Using LLMs to summarize user sessions

With the introduction of the AI Assistant into the Security Solution in 8.8, the Security Machine Learning team at Elastic has been exploring how to optimize Security operations with LLMs like GPT-4. User session summarization seemed like the perfect use case to start experimenting with for several reasons:

User session summaries can help analysts quickly decide whether a particular session's activity is worth investigating or not
Given the diversity of data that LLMs like GPT-4 are trained on, it is not hard to imagine that they have already been trained on man pages, and other open Security content, which can provide useful context for session investigation
Session summaries could potentially serve as a good supplement to the Session View tool, which is available in the Elastic Security Solution as of 8.2.

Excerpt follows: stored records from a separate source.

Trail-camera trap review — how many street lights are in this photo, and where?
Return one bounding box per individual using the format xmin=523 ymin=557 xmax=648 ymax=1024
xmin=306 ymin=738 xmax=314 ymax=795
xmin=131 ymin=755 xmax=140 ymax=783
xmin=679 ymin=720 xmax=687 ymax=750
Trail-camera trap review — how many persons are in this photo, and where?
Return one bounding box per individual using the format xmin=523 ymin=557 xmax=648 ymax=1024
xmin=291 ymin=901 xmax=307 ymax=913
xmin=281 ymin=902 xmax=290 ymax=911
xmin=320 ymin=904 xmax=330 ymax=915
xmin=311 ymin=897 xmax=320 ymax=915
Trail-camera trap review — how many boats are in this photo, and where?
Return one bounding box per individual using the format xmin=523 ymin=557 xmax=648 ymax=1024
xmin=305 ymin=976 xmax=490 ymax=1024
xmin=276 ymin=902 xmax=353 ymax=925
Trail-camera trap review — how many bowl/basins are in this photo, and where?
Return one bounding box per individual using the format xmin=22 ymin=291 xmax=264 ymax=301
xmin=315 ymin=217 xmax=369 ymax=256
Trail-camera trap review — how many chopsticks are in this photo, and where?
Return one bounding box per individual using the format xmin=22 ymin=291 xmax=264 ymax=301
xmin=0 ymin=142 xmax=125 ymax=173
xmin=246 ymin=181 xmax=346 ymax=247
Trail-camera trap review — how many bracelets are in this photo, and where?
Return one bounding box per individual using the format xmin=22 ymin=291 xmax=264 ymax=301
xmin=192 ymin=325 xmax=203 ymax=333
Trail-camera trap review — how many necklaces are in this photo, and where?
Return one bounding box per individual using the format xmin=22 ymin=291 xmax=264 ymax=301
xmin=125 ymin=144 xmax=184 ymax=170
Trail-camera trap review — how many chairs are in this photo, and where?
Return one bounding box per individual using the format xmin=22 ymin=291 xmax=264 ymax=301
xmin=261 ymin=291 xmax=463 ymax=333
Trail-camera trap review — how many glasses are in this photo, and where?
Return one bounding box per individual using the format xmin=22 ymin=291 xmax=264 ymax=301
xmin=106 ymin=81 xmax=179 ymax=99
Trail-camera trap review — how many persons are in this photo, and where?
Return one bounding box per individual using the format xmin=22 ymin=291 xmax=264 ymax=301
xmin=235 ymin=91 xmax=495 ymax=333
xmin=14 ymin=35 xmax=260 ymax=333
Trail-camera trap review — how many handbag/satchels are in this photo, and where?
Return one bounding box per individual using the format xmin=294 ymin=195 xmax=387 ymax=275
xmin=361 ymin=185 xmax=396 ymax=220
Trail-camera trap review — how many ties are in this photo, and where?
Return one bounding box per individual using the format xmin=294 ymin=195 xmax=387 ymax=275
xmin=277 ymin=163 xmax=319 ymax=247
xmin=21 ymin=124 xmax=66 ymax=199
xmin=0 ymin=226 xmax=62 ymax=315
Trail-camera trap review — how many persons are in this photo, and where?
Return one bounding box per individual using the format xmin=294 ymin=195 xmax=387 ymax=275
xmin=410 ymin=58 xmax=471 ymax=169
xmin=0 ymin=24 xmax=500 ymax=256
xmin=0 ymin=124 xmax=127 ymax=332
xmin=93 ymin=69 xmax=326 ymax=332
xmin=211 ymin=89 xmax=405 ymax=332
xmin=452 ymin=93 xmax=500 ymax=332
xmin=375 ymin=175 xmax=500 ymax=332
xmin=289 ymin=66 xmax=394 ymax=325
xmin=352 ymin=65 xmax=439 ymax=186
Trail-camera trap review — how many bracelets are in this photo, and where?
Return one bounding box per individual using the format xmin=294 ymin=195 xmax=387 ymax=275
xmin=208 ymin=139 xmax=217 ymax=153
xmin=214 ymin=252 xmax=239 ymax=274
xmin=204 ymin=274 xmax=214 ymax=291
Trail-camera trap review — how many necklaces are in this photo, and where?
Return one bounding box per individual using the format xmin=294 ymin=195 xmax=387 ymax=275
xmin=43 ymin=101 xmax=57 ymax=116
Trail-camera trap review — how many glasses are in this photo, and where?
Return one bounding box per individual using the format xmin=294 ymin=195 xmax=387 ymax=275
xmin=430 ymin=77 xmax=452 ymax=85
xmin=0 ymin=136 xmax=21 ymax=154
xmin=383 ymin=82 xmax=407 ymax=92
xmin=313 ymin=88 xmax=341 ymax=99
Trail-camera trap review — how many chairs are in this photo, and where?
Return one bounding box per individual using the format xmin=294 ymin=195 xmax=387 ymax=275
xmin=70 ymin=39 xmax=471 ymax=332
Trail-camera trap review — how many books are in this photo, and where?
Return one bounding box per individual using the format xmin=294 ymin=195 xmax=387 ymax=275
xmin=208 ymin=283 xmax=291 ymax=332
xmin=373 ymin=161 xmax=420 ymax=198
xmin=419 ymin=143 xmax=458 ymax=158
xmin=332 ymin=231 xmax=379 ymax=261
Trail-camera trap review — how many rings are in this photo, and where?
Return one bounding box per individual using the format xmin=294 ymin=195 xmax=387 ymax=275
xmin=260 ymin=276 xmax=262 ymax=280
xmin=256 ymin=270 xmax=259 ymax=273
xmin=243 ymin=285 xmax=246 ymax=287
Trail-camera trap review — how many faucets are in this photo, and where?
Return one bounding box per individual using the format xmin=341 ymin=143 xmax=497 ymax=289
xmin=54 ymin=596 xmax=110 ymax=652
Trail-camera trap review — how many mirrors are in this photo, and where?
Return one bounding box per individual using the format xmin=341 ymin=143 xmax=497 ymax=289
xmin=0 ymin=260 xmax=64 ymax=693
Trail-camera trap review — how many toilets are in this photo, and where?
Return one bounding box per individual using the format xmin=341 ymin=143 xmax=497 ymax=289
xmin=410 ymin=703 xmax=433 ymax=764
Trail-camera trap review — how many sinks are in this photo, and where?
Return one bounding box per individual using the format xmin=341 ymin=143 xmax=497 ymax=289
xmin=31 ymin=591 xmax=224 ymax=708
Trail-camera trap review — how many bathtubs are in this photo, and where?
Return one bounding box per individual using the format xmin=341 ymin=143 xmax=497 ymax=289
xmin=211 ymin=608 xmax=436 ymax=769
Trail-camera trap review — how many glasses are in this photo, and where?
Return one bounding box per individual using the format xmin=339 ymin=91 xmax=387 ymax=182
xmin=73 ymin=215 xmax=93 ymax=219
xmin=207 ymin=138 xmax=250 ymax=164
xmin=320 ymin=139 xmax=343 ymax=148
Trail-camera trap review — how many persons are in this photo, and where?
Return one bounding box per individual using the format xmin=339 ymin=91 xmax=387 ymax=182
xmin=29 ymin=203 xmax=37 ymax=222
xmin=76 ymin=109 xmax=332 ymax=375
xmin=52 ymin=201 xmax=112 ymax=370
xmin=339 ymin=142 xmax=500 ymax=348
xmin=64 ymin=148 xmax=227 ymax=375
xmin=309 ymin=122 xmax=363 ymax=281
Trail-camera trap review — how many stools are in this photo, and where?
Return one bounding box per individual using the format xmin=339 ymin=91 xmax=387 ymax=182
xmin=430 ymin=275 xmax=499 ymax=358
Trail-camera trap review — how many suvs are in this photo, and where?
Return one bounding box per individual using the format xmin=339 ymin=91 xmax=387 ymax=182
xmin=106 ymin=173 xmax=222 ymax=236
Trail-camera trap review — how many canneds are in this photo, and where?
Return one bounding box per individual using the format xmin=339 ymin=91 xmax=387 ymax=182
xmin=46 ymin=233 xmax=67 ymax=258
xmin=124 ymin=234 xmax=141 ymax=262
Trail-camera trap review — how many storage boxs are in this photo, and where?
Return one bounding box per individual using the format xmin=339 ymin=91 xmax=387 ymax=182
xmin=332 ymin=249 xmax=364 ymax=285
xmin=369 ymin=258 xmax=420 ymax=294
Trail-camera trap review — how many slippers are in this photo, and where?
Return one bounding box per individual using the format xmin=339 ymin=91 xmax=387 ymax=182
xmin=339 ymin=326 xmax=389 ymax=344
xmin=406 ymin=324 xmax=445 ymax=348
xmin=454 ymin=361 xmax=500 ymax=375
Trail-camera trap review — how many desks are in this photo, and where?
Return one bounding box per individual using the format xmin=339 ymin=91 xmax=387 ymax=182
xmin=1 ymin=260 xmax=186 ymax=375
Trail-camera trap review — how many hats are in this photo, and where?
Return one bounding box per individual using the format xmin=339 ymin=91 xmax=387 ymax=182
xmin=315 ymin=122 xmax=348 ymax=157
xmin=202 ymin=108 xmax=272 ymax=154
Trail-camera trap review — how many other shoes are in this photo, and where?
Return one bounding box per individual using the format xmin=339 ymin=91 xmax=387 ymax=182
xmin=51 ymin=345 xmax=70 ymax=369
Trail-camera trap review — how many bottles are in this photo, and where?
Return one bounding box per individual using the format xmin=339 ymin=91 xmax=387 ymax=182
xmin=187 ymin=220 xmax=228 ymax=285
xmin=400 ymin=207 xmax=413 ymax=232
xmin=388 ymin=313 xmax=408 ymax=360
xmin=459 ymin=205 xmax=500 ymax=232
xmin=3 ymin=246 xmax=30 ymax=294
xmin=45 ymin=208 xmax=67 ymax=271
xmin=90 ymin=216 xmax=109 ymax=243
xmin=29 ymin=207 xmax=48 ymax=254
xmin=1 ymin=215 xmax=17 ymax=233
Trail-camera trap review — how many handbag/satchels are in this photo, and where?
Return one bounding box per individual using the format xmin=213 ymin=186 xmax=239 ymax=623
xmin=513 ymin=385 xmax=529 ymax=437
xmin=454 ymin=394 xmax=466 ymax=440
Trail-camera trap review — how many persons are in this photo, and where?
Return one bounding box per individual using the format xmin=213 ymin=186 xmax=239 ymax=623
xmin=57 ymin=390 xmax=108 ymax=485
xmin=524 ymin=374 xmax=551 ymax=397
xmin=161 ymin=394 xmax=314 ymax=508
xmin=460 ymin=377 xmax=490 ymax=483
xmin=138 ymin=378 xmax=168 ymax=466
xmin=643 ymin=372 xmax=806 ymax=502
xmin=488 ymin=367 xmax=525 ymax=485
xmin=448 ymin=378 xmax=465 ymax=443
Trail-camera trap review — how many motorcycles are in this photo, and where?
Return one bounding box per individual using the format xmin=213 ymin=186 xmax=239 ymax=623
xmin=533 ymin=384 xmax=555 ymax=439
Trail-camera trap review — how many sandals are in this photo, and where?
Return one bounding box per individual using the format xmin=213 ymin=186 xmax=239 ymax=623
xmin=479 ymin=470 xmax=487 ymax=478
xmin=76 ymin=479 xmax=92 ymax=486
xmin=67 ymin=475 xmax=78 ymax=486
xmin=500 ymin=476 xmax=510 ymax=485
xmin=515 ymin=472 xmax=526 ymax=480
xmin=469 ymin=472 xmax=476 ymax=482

In this publication, we will talk about lessons learned and key takeaways from our experiments using GPT-4 to summarize user sessions.

In our follow-on research, we dedicated some time to examine sessions that shared similarities. These similar sessions can subsequently aid the analysts in identifying related suspicious activities.

What is a session?

In Linux, and other Unix-like systems, a "user session" refers to the period during which a user is logged into the system. A session begins when a user logs into the system, either via graphical login managers (GDM, LightDM) or via command-line interfaces (terminal, SSH).

Upon starting a Linux Kernel, a special process called the "init' process is created, which is responsible for starting configured services such as databases, web servers, and remote access services such as sshd. These services, and any shells or processes spawned by them, are typically encapsulated within their own sessions and tied together by a single session ID (SID).

The detailed and chronological process information captured by sessions makes them an extremely useful asset for alerting, compliance, and threat hunting.

Lessons learned

For our experiments, we used a GPT-4 deployment with a 32k token limit available via Azure AI Studio. Tokens are basic units of text or code that LLMs use to process and generate language. Our goal here was to see how far we can get with user session summarization within the prompting paradigm alone. We learned some things along the way as it related to data processing, prompt engineering, hallucinations, parameter tuning, and evaluating the GPT summaries.

Data processing

Takeaway: An aggregated JSON snapshot of the session is an effective input format for summarization.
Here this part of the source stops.